According to research from SEPA and the North Carolina Clean Energy Technology Center (NCCETC), 35 states and the District of Columbia have already begun advancing policies related to VPPs and distributed energy resource (DER) aggregation as of early 2025. This regulatory momentum is essential for moving VPPs from "interesting programs" to "reliable system resources."
Integrated Risk Management and Wildfire Mitigation
As the workshop progressed, the focus turned to the intersection of technology and safety, specifically regarding wildfire mitigation. SEPA’s research indicates that technology only delivers maximum value when it is integrated into enterprise-wide operations rather than treated as a standalone tool.
Xcel Energy’s partnership with Schneider Electric was cited as a benchmark for this integrated approach. By creating "digital twins" of grid assets and combining them with vegetation intelligence and weather analytics, Xcel has moved from reactive outage response to proactive risk management. This allows the utility to adjust protection settings in real-time as fire weather conditions escalate. The ability to make "defensible decisions" based on real-time data is becoming a requirement for utilities operating in high-risk environments, and it represents a shift in discipline from asset management to enterprise-level risk mitigation.
Global Lessons and Imperfect Visibility
The final sessions of the workshop provided an international perspective, examining how European distribution system operators (DSOs) handle high levels of DER penetration. In countries like Denmark and the Netherlands, operators are successfully managing the grid despite having "imperfect visibility" at the edge.

Companies like Sensewaves are bridging this gap by using basic meter data and AI to infer grid conditions where advanced sensors may be lacking.
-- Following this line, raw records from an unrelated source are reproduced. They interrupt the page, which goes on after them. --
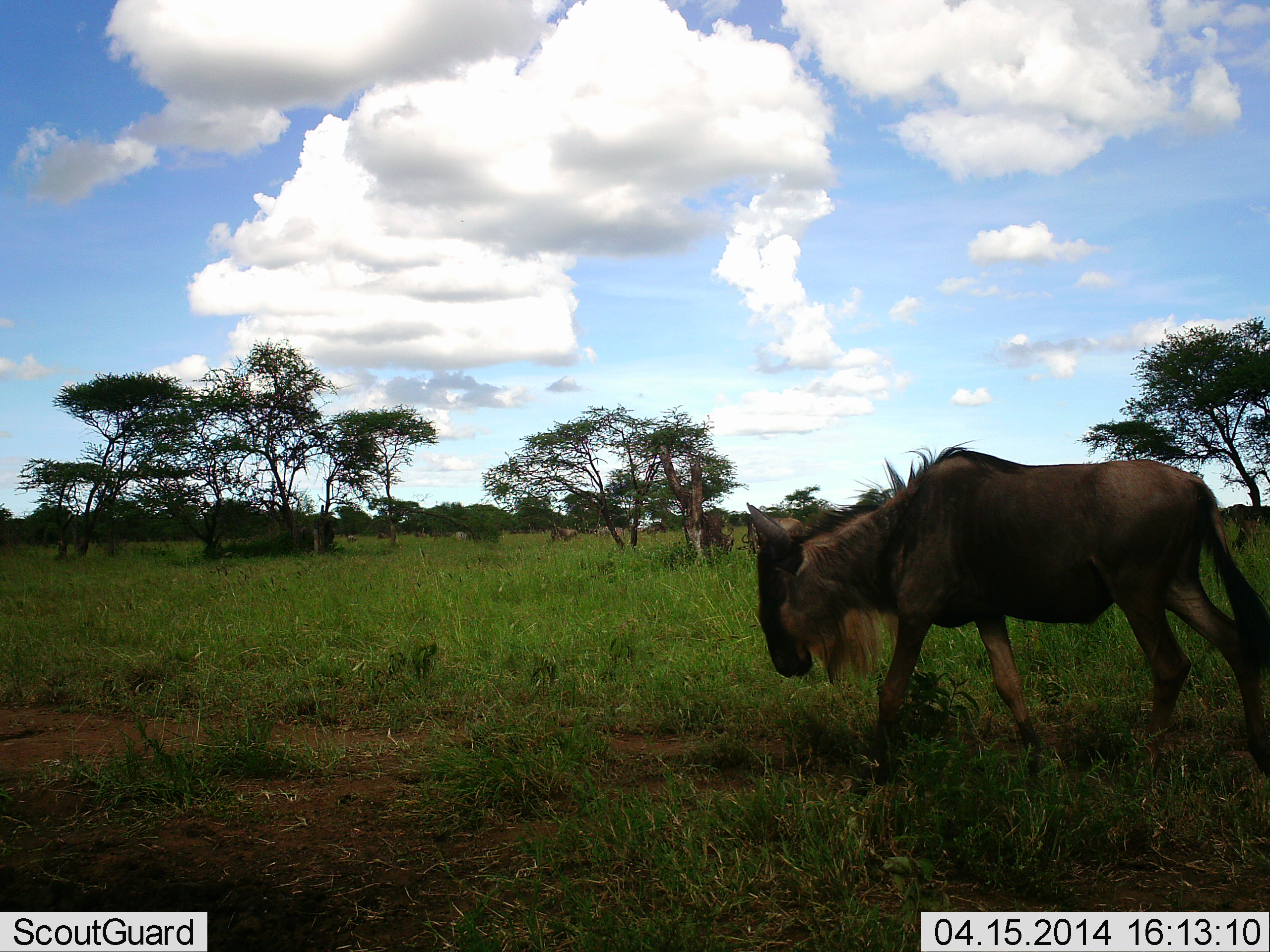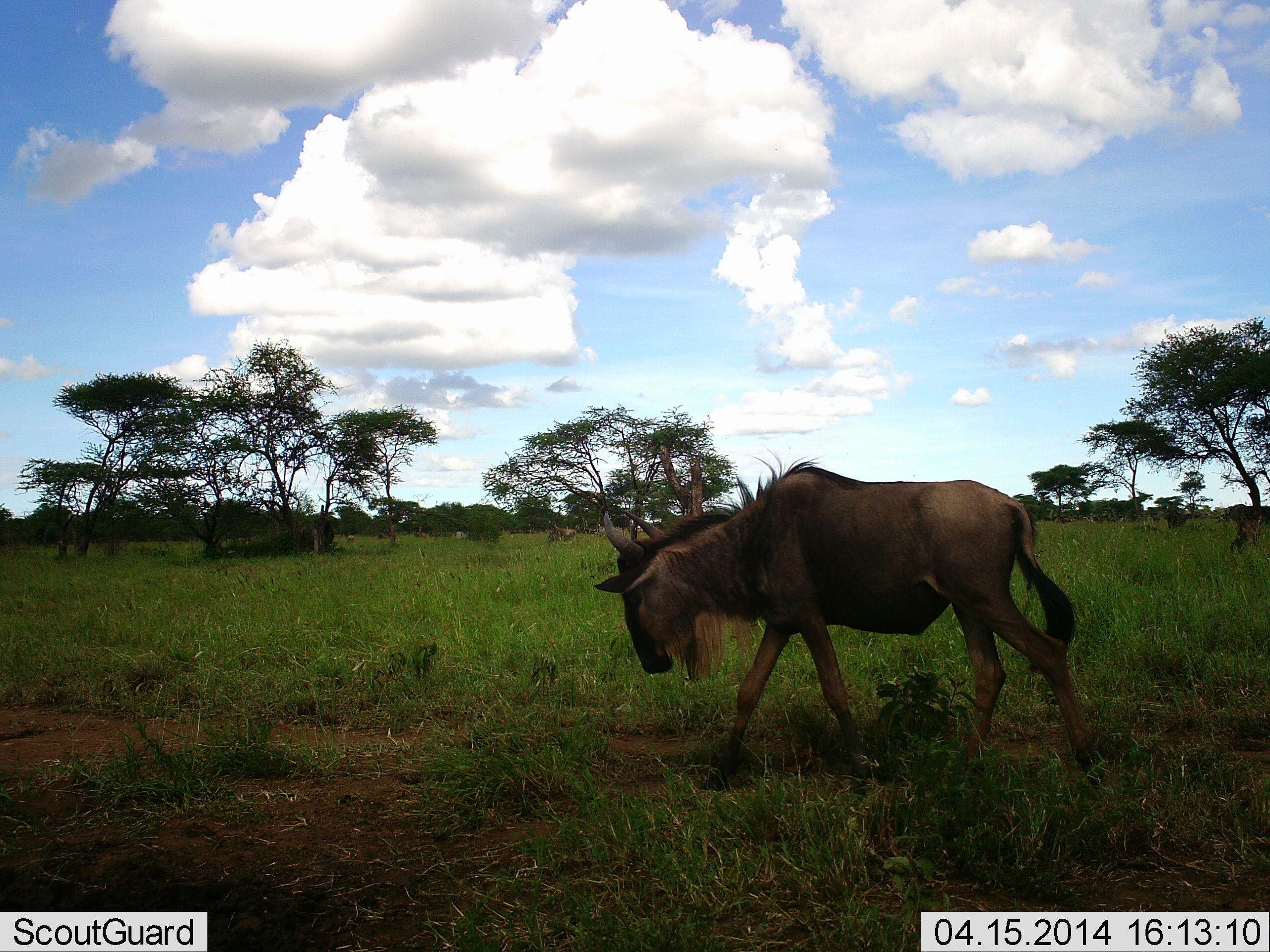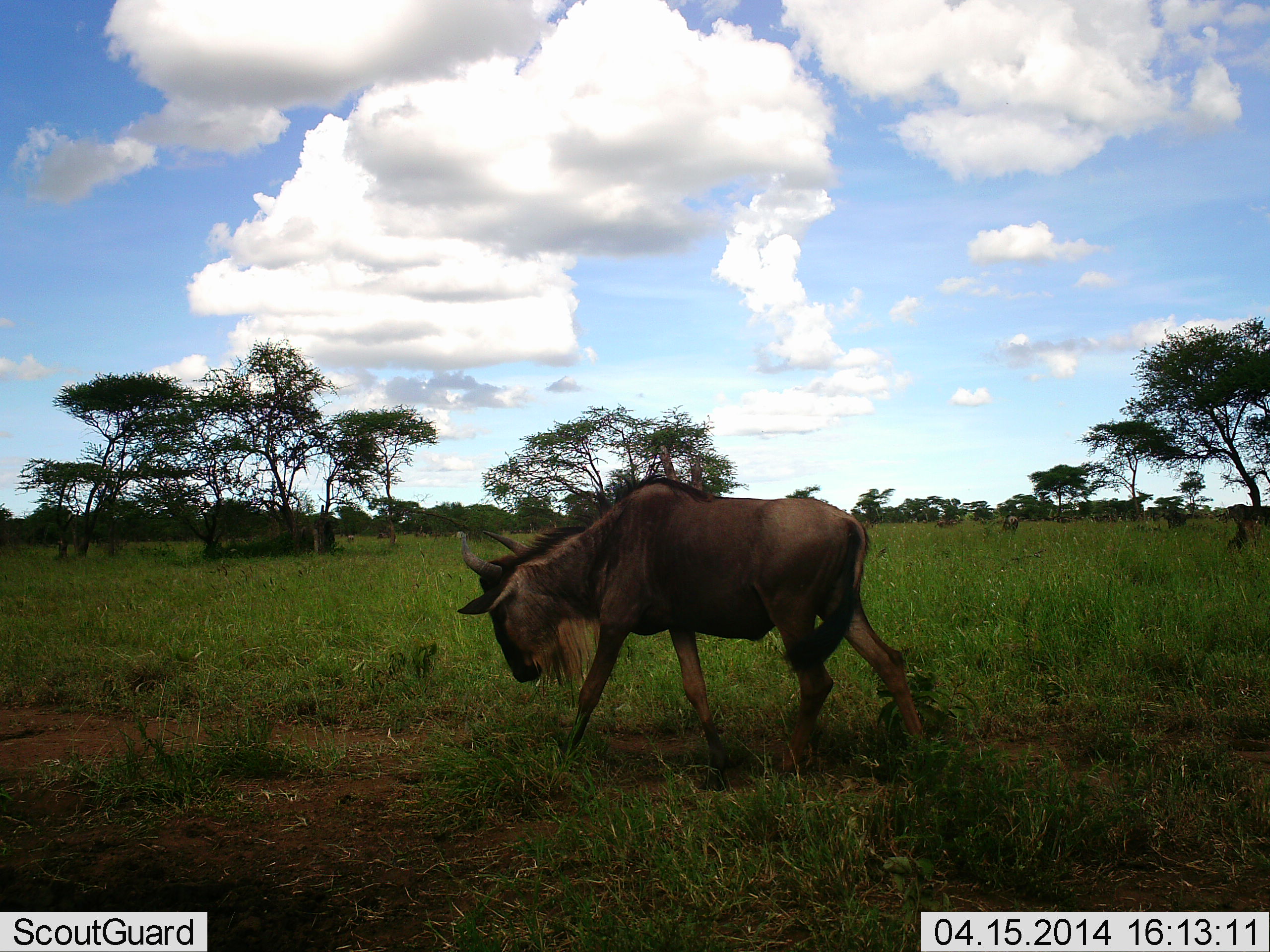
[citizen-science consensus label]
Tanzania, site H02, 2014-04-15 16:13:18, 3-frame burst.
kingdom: Animalia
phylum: Chordata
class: Mammalia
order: Artiodactyla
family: Bovidae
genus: Connochaetes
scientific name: Connochaetes taurinus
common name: blue wildebeest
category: wildebeest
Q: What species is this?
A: Wildebeest (blue wildebeest) (Connochaetes taurinus).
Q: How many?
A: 1.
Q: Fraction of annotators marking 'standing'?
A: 30%.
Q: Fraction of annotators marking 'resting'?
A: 0%.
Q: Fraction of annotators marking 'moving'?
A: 90%.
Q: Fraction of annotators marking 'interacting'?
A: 0%.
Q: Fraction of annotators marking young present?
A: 0%.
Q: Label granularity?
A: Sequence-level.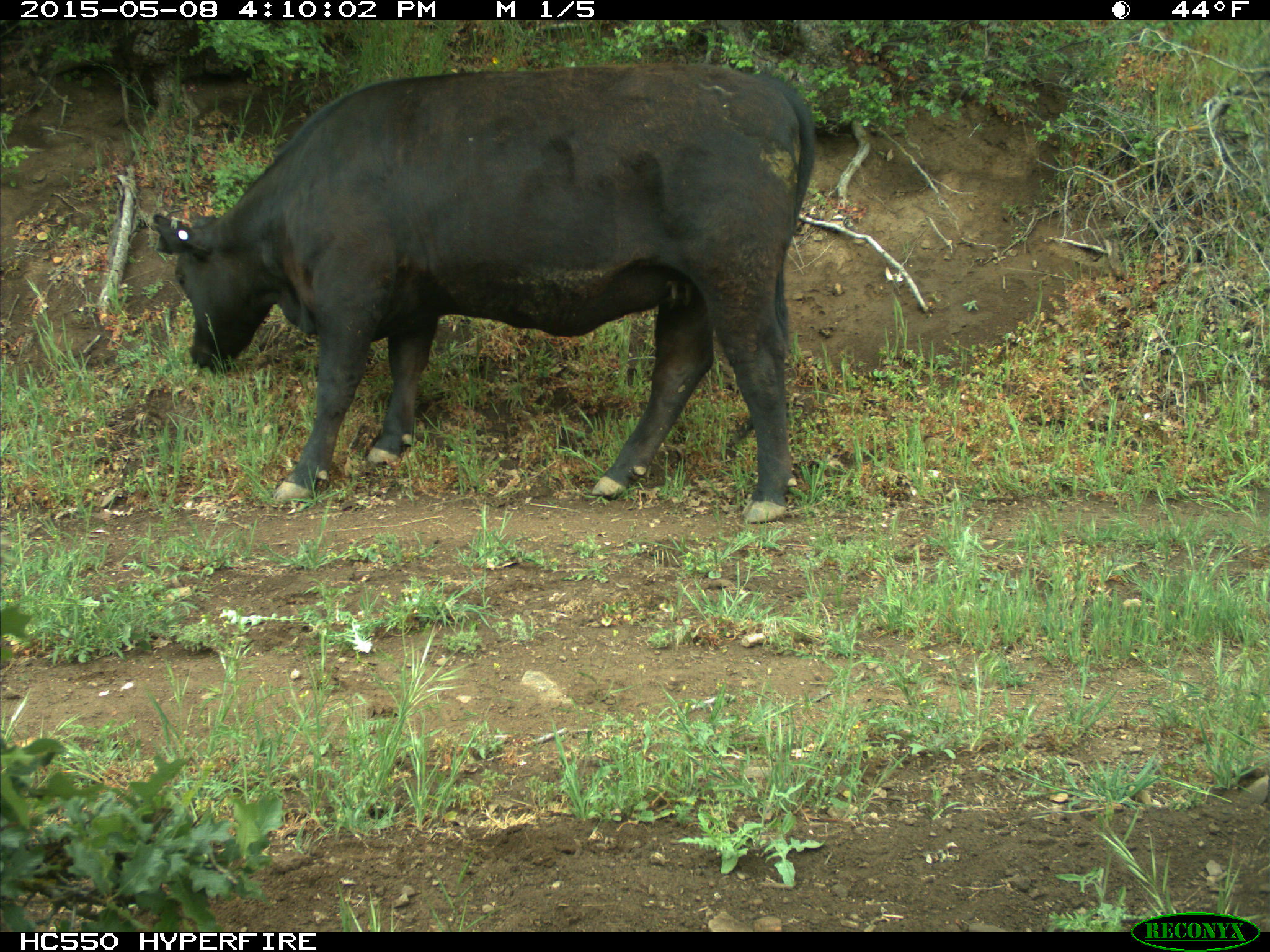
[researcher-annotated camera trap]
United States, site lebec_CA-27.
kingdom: Animalia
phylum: Chordata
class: Mammalia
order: Artiodactyla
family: Bovidae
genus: Bos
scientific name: Bos taurus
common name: domestic cow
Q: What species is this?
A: Bos taurus (domestic cow).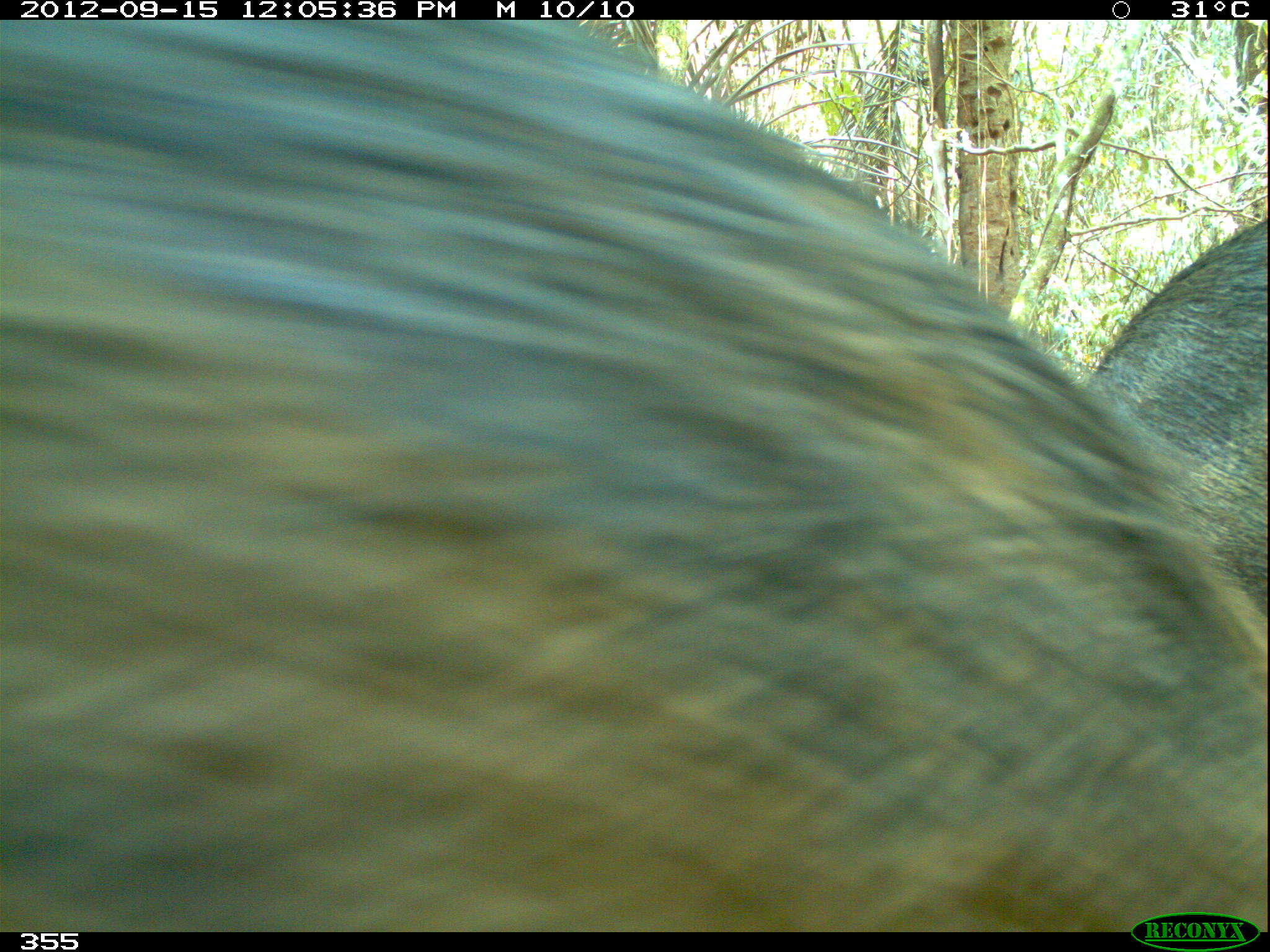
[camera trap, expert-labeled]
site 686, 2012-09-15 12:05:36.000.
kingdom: Animalia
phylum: Chordata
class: Mammalia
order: Artiodactyla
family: Tayassuidae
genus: Tayassu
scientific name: Tayassu pecari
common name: white-lipped peccary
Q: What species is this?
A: Tayassu pecari (white-lipped peccary).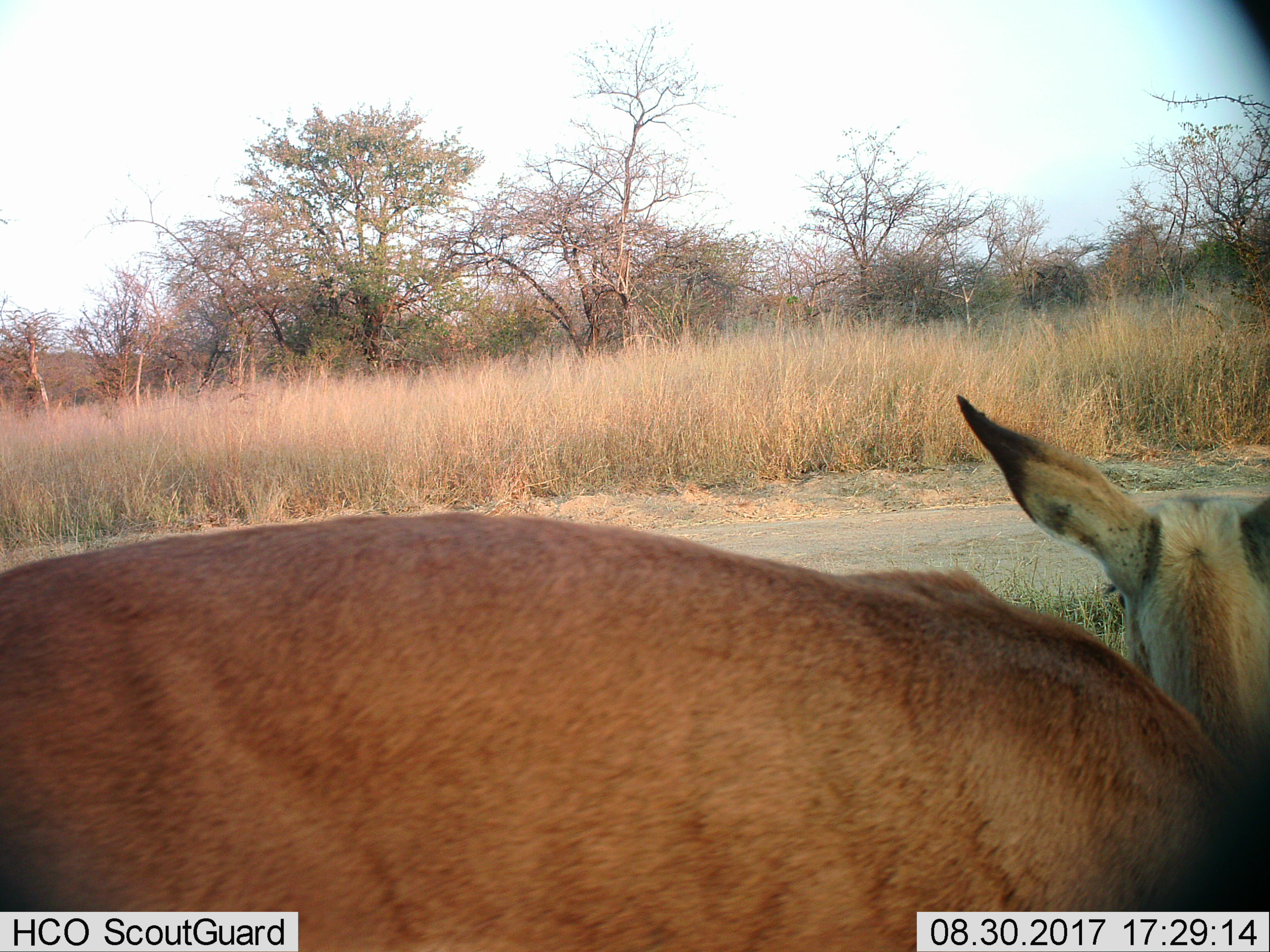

This "operating with what you have" philosophy resonated with U.S. utility attendees, many of whom are struggling to balance the need for more data with the cost of deploying new sensors across vast service territories.
Analysis of Institutional Barriers and the Path Forward
The overarching conclusion of the SEPA Bridging Innovation workshop was that the primary barrier to a modern, resilient grid is no longer technological. The tools—ranging from smart panels to AI-driven forecasting—are available and proven. The remaining hurdles are institutional and cultural.
For a century, the utility industry has been incentivized to build. Shifting to a model that rewards "operating smarter" requires a total realignment of utility planning, operations, and regulatory governance. It requires earning customer trust, as consumers must feel "protected, not controlled" when they allow utilities to manage their thermostats or EV chargers.
The differentiator for successful utilities in the late 2020s will be operational capability. This includes the ability to integrate disparate data sets into a single operational view, the agility to align DER programs with daily grid planning, and the transparency to build confidence with regulators.

SEPA has announced that the Bridging Innovation series will continue at RE+ in Las Vegas on November 18, 2026. Furthermore, an executive fact-finding mission to Norway is scheduled for 2026 to study international best practices in clean energy transition. These initiatives reflect a growing recognition that the U.S. power sector must look beyond its borders and its traditional comfort zones to solve the challenges of the modern era.
In an environment defined by accelerating load growth and climate volatility, the most prudent investment is often the one that maximizes the efficiency of existing infrastructure. The transition from a "build-more" to a "utilize-better" strategy is not merely a technical adjustment; it is the defining evolution of the 21st-century electric grid. As utilities move forward, their success will be measured not by the size of their rate base, but by their ability to provide affordable, resilient power through the intelligent orchestration of a distributed and dynamic energy ecosystem.